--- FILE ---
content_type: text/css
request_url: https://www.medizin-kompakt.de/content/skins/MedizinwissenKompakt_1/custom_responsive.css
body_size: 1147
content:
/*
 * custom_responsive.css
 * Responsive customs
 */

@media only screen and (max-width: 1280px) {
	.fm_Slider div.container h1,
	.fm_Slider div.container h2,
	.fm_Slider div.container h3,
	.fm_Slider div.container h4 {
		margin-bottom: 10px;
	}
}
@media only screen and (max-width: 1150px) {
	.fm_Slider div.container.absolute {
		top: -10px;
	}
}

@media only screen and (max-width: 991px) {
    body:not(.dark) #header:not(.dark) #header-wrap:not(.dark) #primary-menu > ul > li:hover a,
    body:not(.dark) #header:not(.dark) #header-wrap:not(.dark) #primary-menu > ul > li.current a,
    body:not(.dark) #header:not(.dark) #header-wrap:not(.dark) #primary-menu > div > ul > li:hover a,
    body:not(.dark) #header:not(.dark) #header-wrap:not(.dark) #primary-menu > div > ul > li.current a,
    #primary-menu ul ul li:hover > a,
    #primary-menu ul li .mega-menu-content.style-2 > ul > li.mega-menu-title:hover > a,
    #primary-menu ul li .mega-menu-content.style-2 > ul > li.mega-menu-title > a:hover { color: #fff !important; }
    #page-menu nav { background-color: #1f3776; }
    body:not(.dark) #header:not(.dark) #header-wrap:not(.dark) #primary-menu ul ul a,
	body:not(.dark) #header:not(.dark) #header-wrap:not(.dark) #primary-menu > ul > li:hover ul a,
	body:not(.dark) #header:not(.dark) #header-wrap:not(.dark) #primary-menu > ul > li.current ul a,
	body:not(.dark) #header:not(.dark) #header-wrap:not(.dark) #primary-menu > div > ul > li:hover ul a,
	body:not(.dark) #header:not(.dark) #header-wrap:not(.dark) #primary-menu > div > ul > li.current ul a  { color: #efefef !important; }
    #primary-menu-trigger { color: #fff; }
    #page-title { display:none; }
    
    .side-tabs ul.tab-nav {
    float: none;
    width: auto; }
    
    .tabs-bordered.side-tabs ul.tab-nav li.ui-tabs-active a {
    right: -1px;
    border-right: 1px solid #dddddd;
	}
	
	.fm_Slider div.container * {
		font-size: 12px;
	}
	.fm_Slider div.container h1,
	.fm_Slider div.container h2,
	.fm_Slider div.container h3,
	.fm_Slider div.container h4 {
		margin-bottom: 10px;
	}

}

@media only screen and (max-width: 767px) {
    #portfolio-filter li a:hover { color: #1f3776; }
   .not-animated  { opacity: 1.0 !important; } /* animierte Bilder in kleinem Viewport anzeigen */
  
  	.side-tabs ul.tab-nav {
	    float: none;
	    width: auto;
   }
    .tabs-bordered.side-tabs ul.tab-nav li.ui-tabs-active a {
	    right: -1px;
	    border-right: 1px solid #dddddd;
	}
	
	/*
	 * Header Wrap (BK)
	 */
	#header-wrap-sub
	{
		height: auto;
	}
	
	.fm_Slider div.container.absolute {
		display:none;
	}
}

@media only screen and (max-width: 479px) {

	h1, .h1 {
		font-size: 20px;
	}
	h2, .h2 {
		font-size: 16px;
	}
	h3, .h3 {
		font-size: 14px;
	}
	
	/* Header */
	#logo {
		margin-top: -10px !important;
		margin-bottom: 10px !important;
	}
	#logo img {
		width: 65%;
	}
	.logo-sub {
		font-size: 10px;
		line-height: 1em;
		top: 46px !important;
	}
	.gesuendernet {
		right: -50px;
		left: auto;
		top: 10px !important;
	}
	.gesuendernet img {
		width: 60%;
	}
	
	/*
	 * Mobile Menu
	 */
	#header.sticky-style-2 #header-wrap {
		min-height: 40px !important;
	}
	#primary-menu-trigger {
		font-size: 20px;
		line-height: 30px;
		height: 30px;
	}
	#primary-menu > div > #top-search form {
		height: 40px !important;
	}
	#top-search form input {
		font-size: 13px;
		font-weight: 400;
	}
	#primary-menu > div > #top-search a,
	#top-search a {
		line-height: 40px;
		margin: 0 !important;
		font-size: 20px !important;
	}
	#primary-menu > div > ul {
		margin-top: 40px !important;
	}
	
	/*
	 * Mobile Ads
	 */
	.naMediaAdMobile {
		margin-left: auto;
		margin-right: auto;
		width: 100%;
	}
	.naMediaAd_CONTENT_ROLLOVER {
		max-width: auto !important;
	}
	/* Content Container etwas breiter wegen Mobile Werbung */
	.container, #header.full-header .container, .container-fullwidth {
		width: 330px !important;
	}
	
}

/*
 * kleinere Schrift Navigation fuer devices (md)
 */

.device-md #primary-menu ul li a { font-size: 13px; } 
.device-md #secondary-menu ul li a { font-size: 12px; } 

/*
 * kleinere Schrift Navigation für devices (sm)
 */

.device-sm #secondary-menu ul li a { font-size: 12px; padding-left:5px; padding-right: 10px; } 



········

Every line of the listing must be written out again exactly.

Response box>
--- FILE ---
content_type: text/css
request_url: https://www.medizin-kompakt.de/content/skins/MedizinwissenKompakt_1/custom_responsive.css
body_size: 1147
content:
/*
 * custom_responsive.css
 * Responsive customs
 */

@media only screen and (max-width: 1280px) {
	.fm_Slider div.container h1,
	.fm_Slider div.container h2,
	.fm_Slider div.container h3,
	.fm_Slider div.container h4 {
		margin-bottom: 10px;
	}
}
@media only screen and (max-width: 1150px) {
	.fm_Slider div.container.absolute {
		top: -10px;
	}
}

@media only screen and (max-width: 991px) {
    body:not(.dark) #header:not(.dark) #header-wrap:not(.dark) #primary-menu > ul > li:hover a,
    body:not(.dark) #header:not(.dark) #header-wrap:not(.dark) #primary-menu > ul > li.current a,
    body:not(.dark) #header:not(.dark) #header-wrap:not(.dark) #primary-menu > div > ul > li:hover a,
    body:not(.dark) #header:not(.dark) #header-wrap:not(.dark) #primary-menu > div > ul > li.current a,
    #primary-menu ul ul li:hover > a,
    #primary-menu ul li .mega-menu-content.style-2 > ul > li.mega-menu-title:hover > a,
    #primary-menu ul li .mega-menu-content.style-2 > ul > li.mega-menu-title > a:hover { color: #fff !important; }
    #page-menu nav { background-color: #1f3776; }
    body:not(.dark) #header:not(.dark) #header-wrap:not(.dark) #primary-menu ul ul a,
	body:not(.dark) #header:not(.dark) #header-wrap:not(.dark) #primary-menu > ul > li:hover ul a,
	body:not(.dark) #header:not(.dark) #header-wrap:not(.dark) #primary-menu > ul > li.current ul a,
	body:not(.dark) #header:not(.dark) #header-wrap:not(.dark) #primary-menu > div > ul > li:hover ul a,
	body:not(.dark) #header:not(.dark) #header-wrap:not(.dark) #primary-menu > div > ul > li.current ul a  { color: #efefef !important; }
    #primary-menu-trigger { color: #fff; }
    #page-title { display:none; }
    
    .side-tabs ul.tab-nav {
    float: none;
    width: auto; }
    
    .tabs-bordered.side-tabs ul.tab-nav li.ui-tabs-active a {
    right: -1px;
    border-right: 1px solid #dddddd;
	}
	
	.fm_Slider div.container * {
		font-size: 12px;
	}
	.fm_Slider div.container h1,
	.fm_Slider div.container h2,
	.fm_Slider div.container h3,
	.fm_Slider div.container h4 {
		margin-bottom: 10px;
	}

}

@media only screen and (max-width: 767px) {
    #portfolio-filter li a:hover { color: #1f3776; }
   .not-animated  { opacity: 1.0 !important; } /* animierte Bilder in kleinem Viewport anzeigen */
  
  	.side-tabs ul.tab-nav {
	    float: none;
	    width: auto;
   }
    .tabs-bordered.side-tabs ul.tab-nav li.ui-tabs-active a {
	    right: -1px;
	    border-right: 1px solid #dddddd;
	}
	
	/*
	 * Header Wrap (BK)
	 */
	#header-wrap-sub
	{
		height: auto;
	}
	
	.fm_Slider div.container.absolute {
		display:none;
	}
}

@media only screen and (max-width: 479px) {

	h1, .h1 {
		font-size: 20px;
	}
	h2, .h2 {
		font-size: 16px;
	}
	h3, .h3 {
		font-size: 14px;
	}
	
	/* Header */
	#logo {
		margin-top: -10px !important;
		margin-bottom: 10px !important;
	}
	#logo img {
		width: 65%;
	}
	.logo-sub {
		font-size: 10px;
		line-height: 1em;
		top: 46px !important;
	}
	.gesuendernet {
		right: -50px;
		left: auto;
		top: 10px !important;
	}
	.gesuendernet img {
		width: 60%;
	}
	
	/*
	 * Mobile Menu
	 */
	#header.sticky-style-2 #header-wrap {
		min-height: 40px !important;
	}
	#primary-menu-trigger {
		font-size: 20px;
		line-height: 30px;
		height: 30px;
	}
	#primary-menu > div > #top-search form {
		height: 40px !important;
	}
	#top-search form input {
		font-size: 13px;
		font-weight: 400;
	}
	#primary-menu > div > #top-search a,
	#top-search a {
		line-height: 40px;
		margin: 0 !important;
		font-size: 20px !important;
	}
	#primary-menu > div > ul {
		margin-top: 40px !important;
	}
	
	/*
	 * Mobile Ads
	 */
	.naMediaAdMobile {
		margin-left: auto;
		margin-right: auto;
		width: 100%;
	}
	.naMediaAd_CONTENT_ROLLOVER {
		max-width: auto !important;
	}
	/* Content Container etwas breiter wegen Mobile Werbung */
	.container, #header.full-header .container, .container-fullwidth {
		width: 330px !important;
	}
	
}

/*
 * kleinere Schrift Navigation fuer devices (md)
 */

.device-md #primary-menu ul li a { font-size: 13px; } 
.device-md #secondary-menu ul li a { font-size: 12px; } 

/*
 * kleinere Schrift Navigation für devices (sm)
 */

.device-sm #secondary-menu ul li a { font-size: 12px; padding-left:5px; padding-right: 10px; } 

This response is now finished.